_WHAT TO DO_: Report every line of the material below that contains the string "millimetres", copying each such line in full.

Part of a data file

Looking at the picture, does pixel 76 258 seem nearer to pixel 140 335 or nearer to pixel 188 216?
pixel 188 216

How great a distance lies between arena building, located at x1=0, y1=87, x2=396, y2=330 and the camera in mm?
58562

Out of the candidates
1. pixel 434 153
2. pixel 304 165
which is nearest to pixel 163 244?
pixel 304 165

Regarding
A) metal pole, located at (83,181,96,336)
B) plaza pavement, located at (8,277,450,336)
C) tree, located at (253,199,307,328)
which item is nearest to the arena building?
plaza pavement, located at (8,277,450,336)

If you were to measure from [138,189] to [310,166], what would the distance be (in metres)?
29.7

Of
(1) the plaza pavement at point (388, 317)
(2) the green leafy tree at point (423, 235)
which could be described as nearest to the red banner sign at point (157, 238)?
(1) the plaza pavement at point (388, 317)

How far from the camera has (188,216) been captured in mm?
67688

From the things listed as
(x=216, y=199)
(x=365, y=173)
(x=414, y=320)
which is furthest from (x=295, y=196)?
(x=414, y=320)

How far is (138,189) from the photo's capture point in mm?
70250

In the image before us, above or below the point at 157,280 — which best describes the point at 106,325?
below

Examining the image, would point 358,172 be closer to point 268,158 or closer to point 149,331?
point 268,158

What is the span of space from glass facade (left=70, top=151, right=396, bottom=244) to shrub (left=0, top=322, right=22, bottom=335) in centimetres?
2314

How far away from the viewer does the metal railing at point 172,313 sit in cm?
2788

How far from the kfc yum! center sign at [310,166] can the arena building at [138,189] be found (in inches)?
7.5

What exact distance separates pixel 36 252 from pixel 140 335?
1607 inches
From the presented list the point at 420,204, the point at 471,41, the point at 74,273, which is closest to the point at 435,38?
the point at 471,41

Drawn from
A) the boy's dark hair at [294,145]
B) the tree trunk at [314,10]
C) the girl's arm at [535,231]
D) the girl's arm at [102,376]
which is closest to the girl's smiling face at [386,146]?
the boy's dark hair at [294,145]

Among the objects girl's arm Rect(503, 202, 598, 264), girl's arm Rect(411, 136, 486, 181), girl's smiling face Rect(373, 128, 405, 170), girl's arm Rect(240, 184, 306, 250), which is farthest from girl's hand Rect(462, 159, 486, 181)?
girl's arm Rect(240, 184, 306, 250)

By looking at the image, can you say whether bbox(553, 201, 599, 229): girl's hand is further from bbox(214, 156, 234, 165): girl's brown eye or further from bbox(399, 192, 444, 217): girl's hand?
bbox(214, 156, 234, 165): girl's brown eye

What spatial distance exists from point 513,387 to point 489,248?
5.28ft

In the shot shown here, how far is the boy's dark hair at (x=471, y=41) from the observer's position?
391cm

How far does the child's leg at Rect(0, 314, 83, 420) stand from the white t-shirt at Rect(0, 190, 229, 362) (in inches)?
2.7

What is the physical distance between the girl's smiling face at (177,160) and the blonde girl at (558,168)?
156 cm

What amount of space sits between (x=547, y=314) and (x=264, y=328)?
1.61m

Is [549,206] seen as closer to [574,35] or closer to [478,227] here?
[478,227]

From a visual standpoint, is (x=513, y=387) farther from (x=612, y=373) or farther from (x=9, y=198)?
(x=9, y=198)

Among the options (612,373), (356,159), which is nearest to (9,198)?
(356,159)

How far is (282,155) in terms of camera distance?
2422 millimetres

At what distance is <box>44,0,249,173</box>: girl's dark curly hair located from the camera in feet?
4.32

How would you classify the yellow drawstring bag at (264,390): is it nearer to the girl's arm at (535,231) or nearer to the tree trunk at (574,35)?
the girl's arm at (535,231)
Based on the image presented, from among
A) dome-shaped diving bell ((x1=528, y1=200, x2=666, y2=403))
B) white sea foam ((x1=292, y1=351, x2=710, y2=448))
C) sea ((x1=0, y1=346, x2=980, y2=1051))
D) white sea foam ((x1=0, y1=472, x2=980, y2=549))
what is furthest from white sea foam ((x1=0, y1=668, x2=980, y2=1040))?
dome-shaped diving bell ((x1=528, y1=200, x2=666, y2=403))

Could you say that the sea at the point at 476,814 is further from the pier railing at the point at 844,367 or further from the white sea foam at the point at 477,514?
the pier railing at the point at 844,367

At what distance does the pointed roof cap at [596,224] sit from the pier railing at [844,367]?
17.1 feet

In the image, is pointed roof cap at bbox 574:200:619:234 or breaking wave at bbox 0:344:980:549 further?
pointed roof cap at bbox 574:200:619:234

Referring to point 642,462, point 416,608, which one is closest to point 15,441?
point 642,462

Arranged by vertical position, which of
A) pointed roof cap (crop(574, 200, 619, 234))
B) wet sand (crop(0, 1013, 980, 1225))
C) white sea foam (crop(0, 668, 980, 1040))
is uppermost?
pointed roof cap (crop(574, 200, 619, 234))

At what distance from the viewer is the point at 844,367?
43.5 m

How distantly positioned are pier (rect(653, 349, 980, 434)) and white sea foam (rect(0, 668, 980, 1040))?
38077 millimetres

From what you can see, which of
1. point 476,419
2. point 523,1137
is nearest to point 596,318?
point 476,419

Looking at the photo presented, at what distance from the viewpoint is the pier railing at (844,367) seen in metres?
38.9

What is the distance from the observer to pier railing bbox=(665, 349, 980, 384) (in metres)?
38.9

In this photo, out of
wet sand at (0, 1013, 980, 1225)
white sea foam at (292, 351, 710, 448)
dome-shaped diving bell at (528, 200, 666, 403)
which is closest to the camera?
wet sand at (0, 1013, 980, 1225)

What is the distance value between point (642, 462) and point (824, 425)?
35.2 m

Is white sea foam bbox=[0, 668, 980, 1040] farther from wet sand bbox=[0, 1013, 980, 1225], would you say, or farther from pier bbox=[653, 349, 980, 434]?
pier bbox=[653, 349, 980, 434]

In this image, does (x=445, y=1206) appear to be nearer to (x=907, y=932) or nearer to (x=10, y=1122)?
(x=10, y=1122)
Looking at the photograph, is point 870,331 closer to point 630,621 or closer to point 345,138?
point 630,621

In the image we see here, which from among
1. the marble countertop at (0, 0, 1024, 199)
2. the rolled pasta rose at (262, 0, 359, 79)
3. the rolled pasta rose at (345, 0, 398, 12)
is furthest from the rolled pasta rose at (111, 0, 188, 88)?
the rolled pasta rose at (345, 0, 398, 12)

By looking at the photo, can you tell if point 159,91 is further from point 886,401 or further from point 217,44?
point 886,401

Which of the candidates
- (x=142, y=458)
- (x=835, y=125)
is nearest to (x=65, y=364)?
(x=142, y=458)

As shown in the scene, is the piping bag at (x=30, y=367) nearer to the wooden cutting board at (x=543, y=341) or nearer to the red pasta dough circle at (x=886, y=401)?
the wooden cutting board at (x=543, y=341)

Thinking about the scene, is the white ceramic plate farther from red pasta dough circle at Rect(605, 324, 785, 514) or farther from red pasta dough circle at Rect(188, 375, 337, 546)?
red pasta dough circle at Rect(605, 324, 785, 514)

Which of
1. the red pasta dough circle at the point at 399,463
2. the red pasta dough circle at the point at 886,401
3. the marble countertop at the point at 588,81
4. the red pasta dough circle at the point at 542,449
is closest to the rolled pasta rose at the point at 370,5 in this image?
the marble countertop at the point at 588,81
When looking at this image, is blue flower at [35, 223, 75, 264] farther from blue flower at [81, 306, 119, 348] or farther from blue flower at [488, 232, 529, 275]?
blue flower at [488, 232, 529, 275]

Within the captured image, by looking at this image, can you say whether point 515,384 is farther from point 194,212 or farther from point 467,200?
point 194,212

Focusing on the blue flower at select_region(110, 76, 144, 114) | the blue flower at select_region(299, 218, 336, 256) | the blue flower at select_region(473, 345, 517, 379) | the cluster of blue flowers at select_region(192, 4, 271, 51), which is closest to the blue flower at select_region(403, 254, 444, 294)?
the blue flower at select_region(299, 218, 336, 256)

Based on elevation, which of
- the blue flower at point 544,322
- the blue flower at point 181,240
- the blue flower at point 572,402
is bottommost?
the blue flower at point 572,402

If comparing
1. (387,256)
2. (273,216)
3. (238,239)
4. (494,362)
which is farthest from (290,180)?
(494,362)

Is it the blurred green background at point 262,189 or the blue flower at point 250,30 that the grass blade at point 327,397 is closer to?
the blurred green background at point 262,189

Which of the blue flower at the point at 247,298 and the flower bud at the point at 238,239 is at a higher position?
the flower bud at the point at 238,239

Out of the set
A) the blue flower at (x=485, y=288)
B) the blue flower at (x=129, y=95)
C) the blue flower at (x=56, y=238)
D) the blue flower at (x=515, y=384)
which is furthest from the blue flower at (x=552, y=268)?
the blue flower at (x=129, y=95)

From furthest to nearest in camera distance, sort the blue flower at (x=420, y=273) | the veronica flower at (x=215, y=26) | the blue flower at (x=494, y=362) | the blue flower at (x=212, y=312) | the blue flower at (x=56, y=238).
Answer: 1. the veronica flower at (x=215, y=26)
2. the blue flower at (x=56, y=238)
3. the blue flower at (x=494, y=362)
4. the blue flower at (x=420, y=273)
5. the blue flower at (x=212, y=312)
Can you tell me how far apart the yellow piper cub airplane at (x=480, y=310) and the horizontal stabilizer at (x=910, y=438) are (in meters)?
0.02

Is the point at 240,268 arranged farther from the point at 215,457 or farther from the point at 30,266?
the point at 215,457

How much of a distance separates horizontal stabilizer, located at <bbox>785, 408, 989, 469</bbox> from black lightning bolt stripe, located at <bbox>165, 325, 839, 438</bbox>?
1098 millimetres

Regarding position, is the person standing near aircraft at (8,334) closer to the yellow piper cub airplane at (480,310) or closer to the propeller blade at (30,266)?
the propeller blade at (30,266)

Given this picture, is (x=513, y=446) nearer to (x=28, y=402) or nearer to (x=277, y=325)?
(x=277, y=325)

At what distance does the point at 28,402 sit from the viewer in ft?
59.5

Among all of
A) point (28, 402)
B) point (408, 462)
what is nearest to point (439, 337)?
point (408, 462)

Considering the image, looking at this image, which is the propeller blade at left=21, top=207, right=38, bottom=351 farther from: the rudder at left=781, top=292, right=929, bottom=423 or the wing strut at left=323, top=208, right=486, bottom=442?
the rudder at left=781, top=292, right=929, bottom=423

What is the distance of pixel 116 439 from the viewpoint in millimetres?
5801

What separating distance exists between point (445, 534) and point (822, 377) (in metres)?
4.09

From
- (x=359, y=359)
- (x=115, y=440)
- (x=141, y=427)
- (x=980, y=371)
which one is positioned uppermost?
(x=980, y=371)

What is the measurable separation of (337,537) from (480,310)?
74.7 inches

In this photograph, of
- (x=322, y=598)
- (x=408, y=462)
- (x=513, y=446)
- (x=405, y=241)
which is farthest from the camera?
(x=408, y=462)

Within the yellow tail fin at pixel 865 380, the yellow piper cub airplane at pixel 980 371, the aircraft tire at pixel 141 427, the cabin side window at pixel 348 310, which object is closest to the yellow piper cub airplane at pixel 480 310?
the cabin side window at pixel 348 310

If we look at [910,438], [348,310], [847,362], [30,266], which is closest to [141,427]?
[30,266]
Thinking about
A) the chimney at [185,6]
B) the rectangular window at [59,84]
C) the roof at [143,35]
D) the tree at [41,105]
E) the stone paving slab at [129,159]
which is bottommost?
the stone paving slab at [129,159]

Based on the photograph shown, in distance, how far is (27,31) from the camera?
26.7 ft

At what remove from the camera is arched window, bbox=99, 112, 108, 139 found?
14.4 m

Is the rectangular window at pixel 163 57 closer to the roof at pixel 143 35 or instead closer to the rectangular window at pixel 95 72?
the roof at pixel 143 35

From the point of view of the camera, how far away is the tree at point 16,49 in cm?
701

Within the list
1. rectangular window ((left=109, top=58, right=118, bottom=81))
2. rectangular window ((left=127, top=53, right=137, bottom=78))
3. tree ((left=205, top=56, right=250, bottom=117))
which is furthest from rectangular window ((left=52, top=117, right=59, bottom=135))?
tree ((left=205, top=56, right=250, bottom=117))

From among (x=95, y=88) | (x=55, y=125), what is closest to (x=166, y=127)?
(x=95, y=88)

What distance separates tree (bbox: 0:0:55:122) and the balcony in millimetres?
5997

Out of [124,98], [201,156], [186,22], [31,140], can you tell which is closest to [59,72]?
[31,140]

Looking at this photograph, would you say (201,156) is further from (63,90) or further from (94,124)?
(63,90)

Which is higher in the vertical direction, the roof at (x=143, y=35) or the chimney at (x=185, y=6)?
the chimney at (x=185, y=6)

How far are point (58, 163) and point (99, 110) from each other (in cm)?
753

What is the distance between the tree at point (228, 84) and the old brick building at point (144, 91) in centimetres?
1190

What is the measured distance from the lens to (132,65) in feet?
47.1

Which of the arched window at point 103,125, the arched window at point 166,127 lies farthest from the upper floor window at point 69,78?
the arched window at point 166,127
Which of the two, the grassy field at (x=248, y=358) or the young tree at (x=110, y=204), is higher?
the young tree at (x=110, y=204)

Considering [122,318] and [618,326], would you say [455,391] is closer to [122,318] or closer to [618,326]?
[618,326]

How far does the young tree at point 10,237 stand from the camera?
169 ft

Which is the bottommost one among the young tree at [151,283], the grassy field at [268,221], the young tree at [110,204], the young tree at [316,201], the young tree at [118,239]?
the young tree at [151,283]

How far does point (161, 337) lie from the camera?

_SOLUTION TO THIS PROBLEM_:
2422 millimetres
38077 millimetres
1098 millimetres
What is the distance of pixel 116 439 from the viewpoint in millimetres?
What distance separates tree (bbox: 0:0:55:122) and the balcony in millimetres?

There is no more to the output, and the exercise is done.